I should report back about my entry from last week: I got all my Mac Quicken data imported into Windows Quicken after two important things:
- I actually filed a tech support ticket with Quicken (I paid for support, after all…) asking how I’m supposed to migrate my Mac data to Windows. I finally got on the phone with them on Thursday and, after convincing the tech support lady that Win Quicken 2008 would not import the QIF file from Mac Quicken (#$%@#$@!!!!), she put me on hold to check other resources. She came back a few minutes later with a one-time download link for me for Windows Quicken 2004 (which does support importing QIF files). Schwing!

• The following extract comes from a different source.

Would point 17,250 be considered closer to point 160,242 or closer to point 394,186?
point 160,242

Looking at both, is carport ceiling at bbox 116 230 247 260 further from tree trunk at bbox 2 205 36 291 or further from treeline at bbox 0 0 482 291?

So I installed WQ2004, imported my QIF, upgraded to WQ2008, and voila!
- Well, not quite. :-) I actually had to run my QIF file through a perl script to scrub it for two things before I imported it:
- Several account and category descriptions were corrupted (repeatably so — they were corrupted the same way every time I exported the QIF file) such that they contained characters above ASCII 127. I clipped that stuff out.
- All the years were expressed in 2 digits, so Quicken 2004 imported them as (1900+2_digit_year). Hence, lots of my transactions were dated 1900-1908. Ick. Supposedly you should be able to open the OS X Sys Preferences/International and set the “short” date format to have 4 digits; the MQ2007 QIF export should then use that format (i.e., 4 digit years). But it didn’t seem to work for me — the QIF export always had 2 digit years. [shrug] So I set my perl scripty-foo to convert the years to 4 digits. Then everything imported to WQ2004 fine (and subsequently upgraded to WQ2008 fine).
Woot!
I’m still getting used to WQ2008; it’s quite different (plus, it’s in Windoze). But it already seems far more powerful than MQ2007.